An Esperance man has issued a stark warning to social media users about the dangers of naming and shaming people online, after he fell victim to baseless public allegations that he was a poor parent.
On August 9, Warren Harvey said he was bombarded by messages from concerned friends and family while he was at work after they saw a post about him on the Esperance Name and Shame Facebook Page.
The post, which allegedly contained inaccurate information about both Mr Harvey and his child, was approved by a moderator before it became visible to the page's 6300 members.
Mr Harvey contacted both the page's administrator and a moderator, asking them to remove the post because he believed it was damaging, factually incorrect and did not comply with the rules of the page.
The post was removed, but his questions about its protocols went unanswered.
"If you've volunteered to be the administrator of that page, you're like a watchdog, a guardian that determines what should and shouldn't be posted," Mr Harvey said.
"They may not be the author, but they're the ones who accept or reject the posts, yet they're not willing to accept criticism or accountability.
"There are things published on there about people's private lives and businesses and some of it is completely ludicrous.

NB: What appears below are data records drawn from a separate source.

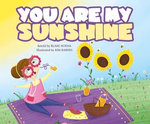 You Are My Sunshine
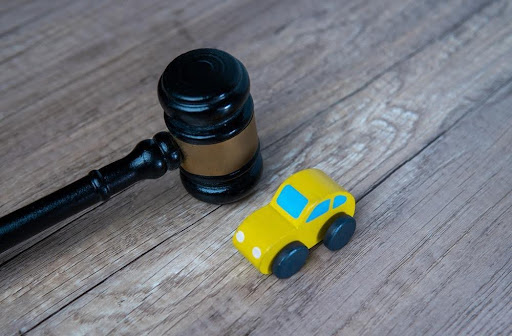 How to Know if Your Car Qualifies for Lemon Law How to Know if Your Car Qualifies for Lemon Law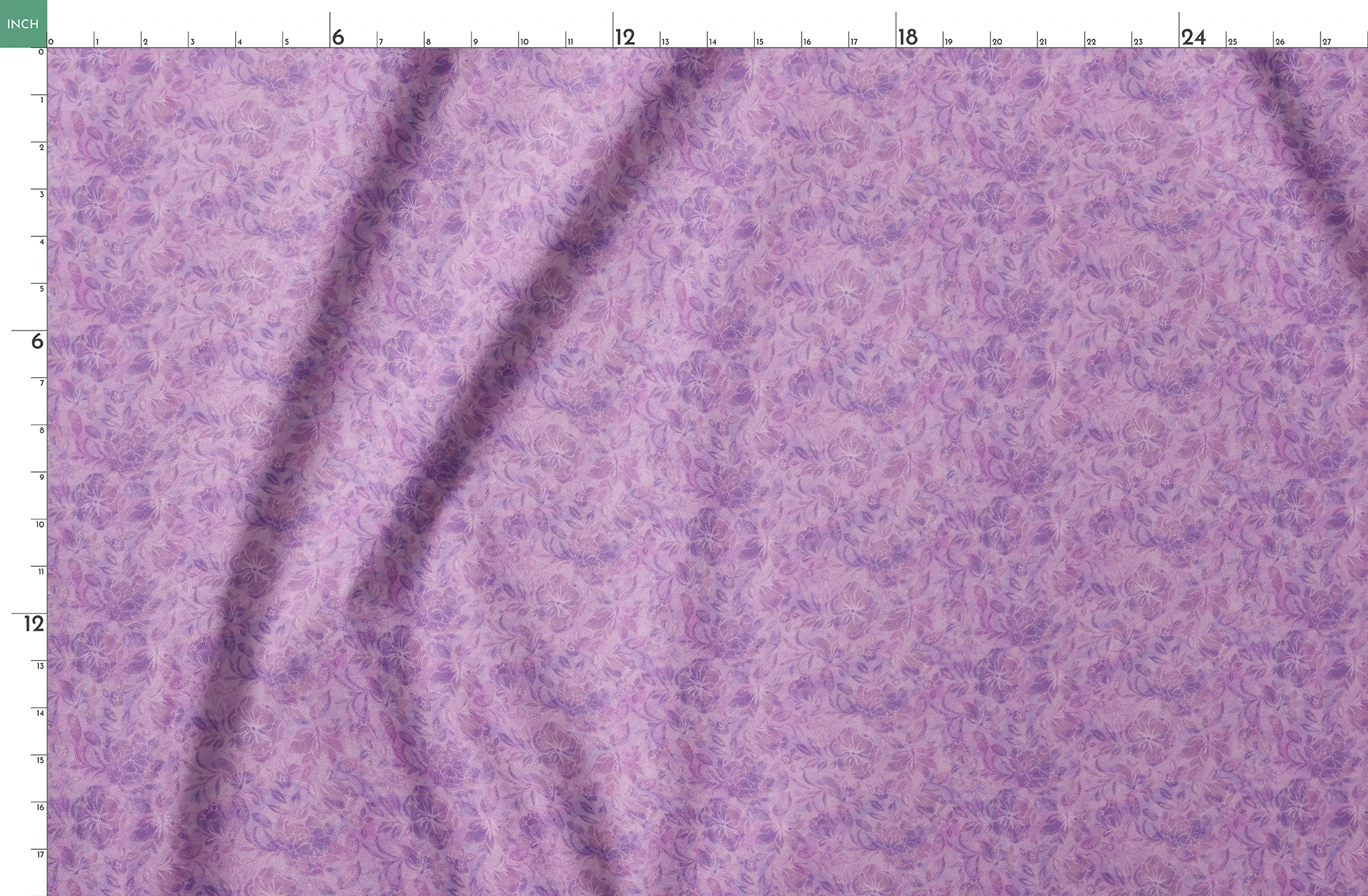 springs fatquarter mockup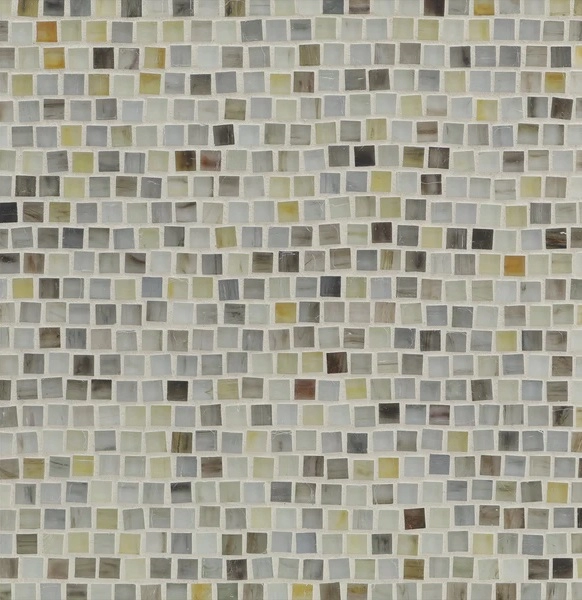 Tozen Pompeii Indium Silk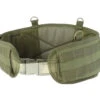 Condor Gen 2 Battle Belt -Tactical Apparel Store condor gen 2 battle belt 241 tg 19893.1639502089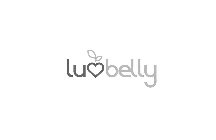 LUVBELLY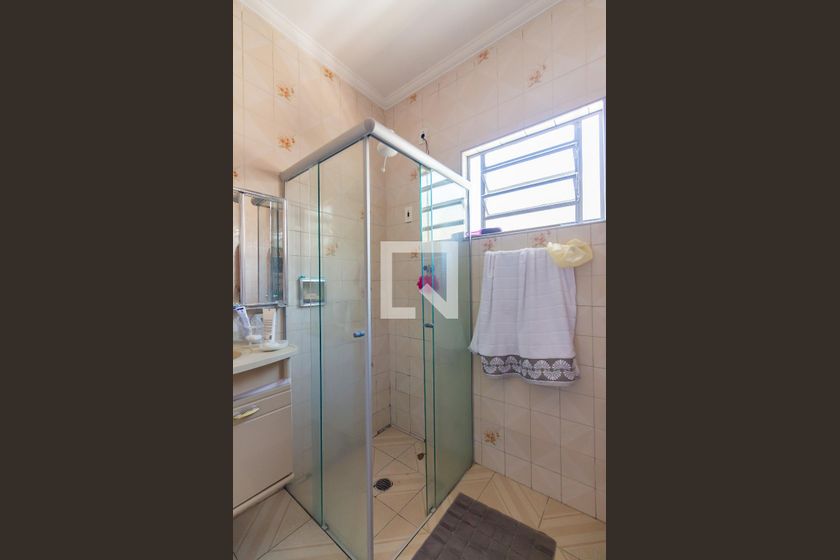 Casa, 4 quartos, 150 m² - Foto 41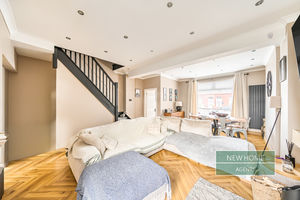 Photo 14- click for photo gallery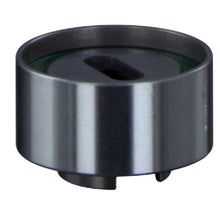 Load image into Gallery viewer, Timing Belt Tensioner Pulley Fits KIA Avella Mentor Pride Rio Sephia Febi 17493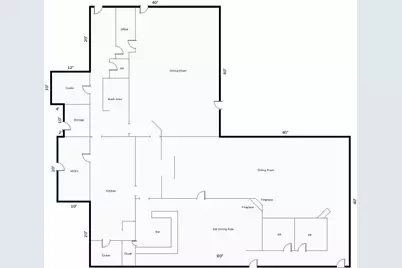 2793 State 371 SW, Pine River, MN 56474 - Photo 7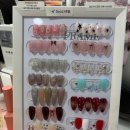 [덕계]꼼지락 리본아트 | 양주 네일샵 SO네일 후기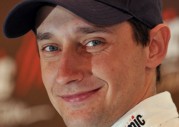 Michał Kościuszko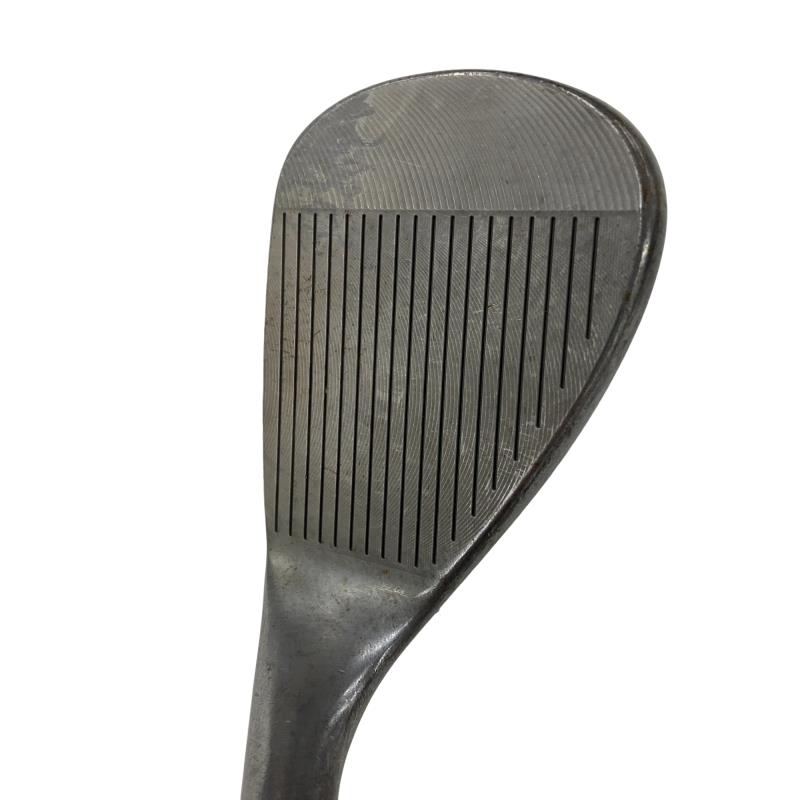 �b�����������������@�q�s�w�@�y�h�o�b�n�q�d�@�c�A�[���b�N�i�m�[���b�L�j�@�T�Q°�^�P�O°�@�l�h�c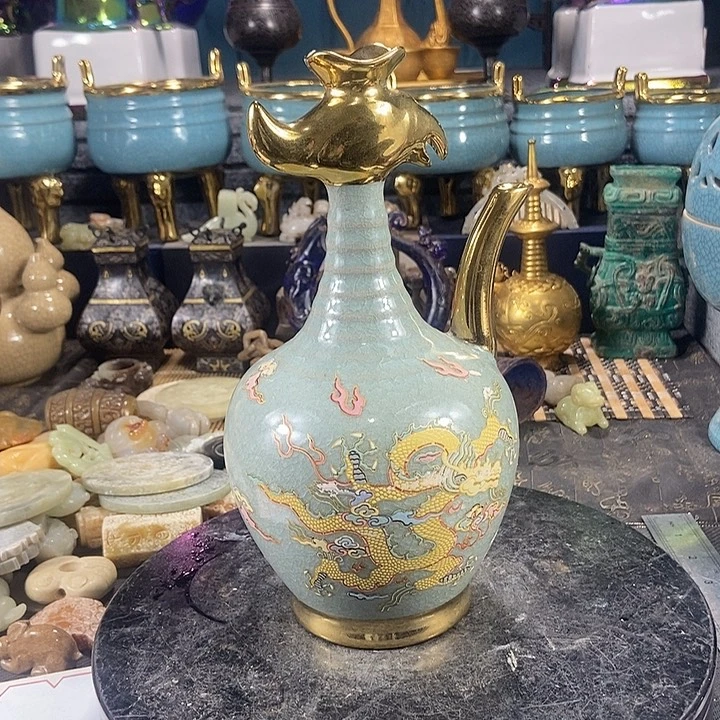 瓷片陶瓷制品瓷瓷瓷瓷瓷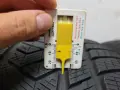 275/40/20 и 305/40/20 Pirelli / спорт пакет зимни гуми, снимка 6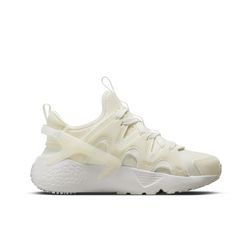 nike-air-huarache-craft-amarillas-dq8031-102-4.jpeg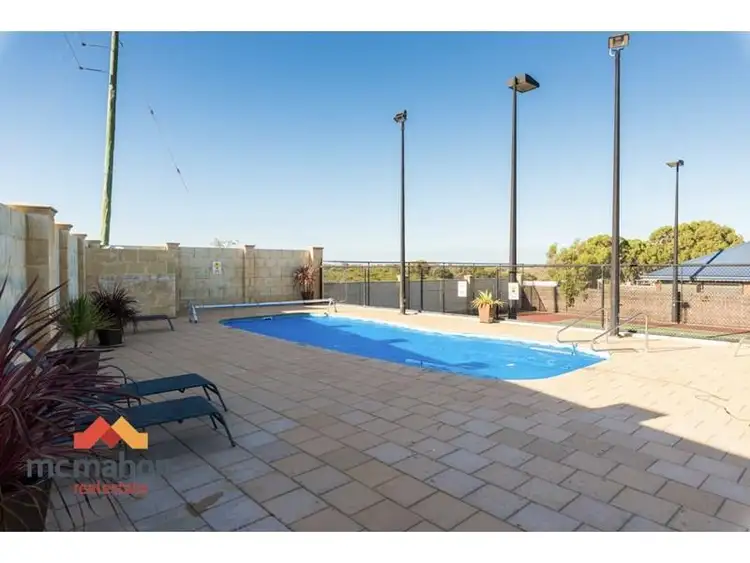 Sixth view of Homely land listing, 38/146 St Andrews Drive, Yanchep WA 6035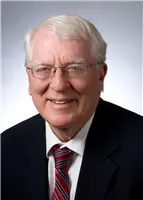 Photo of Edward S. Sloan, Defendant Lawyer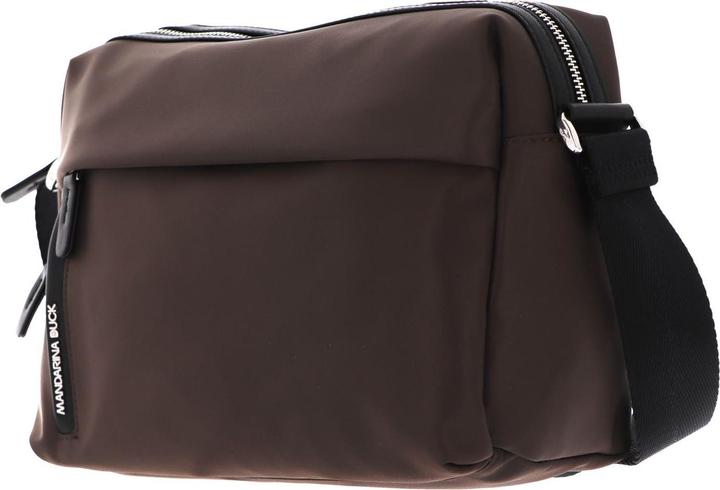 Produktbild Mandarina Duck Umhängetasche Hunter Crossover VCT19
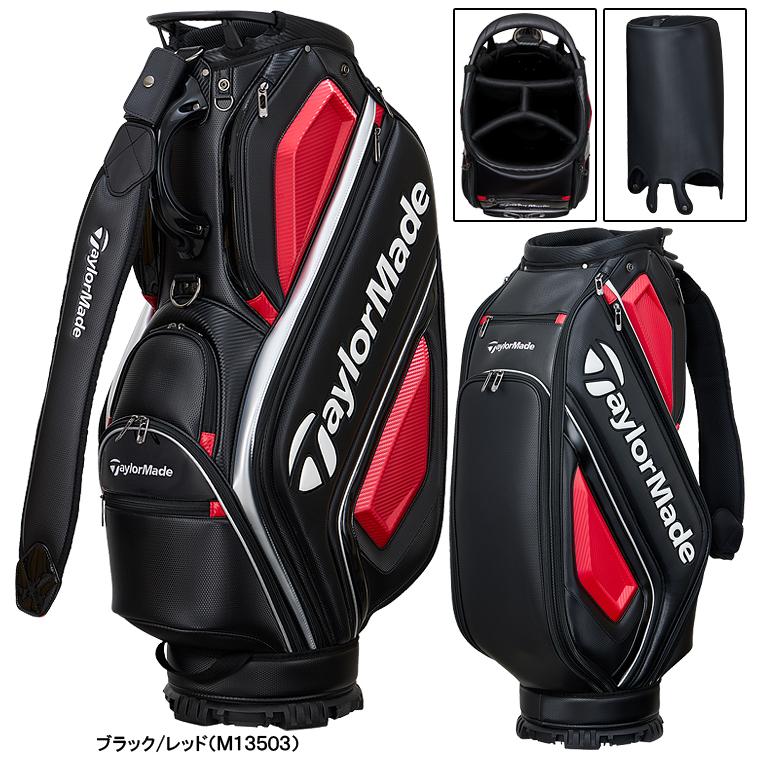 TaylorMade（テーラーメイド） 正規品 AUTH-TECH オーステック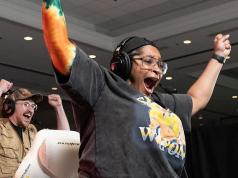 Games Done Quick acogerá su primer evento en Europa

"I know the majority of people aren't going to believe it, but it still causes undue stress, unnecessary stress."
When the Esperance Express attempted to contact the page's administrator, it was told they were made administrator without their knowledge and they were trying to delete the page.
Several hours later, the page, which has existed since 2014, was deleted.
However, the following day, a similar page surfaced.
I know the majority of people aren't going to believe it, but it still causes undue stress, unnecessary stress.Esperance man Warren Harvey.
Curtin University media law expert Joseph Fernandez urged people to think carefully about what they chose to publish, confirming that both a post writer and those who publish a post could be held liable for the defamatory comments made on it.
"People often take full advantage of their freedom of expression rights and invite problems when they misunderstand the extent of their freedom to speak out, particularly when the attack on other individuals is unjustified or unsupported by facts," he said.
"Those individuals whose reputations have been damaged do have opportunities under the law to seek redress.
"This not only applies to the person that posted the material, the person who reposts the material is also in the firing line.
"It's not enough for the operator or the web platform to say that they didn't say it.
"It's long been established that whoever publishes the defamatory matter is also liable for the defamation.
"The speaker of the defamatory material, the writer and the individual that allows the material to be published on their platform is also considered liable.
"Publishers like to consider themselves merely facilitators of other people's conversations, but are somewhat limited in how much they can seek to wash their hands of the liability."
Referencing the recent Dylan Voller case, which saw three media outlets found guilty for defamatory comments on its posts, Mr Fernandez said the courts were prepared to place blame on the publisher of the comment or post, including those that may say they were completely unaware that the post existed on their page.
Although he admitted the ordeal had been stressful, Mr Harvey said he remained grateful for the support of family, friends and members of the community and urged people to think twice before publicly shaming people and businesses.
"If you're not happy with a business, you have many other choices than publicly naming and shaming them," he said.
"I think that one of the things we need to ask ourselves as a community is 'if what I'm writing was about me, would I want everyone to see it?'.
"A lot of good businesses have been [shamed], but it's not about whether it affects the viability of their business, it's about how it impacts them personally."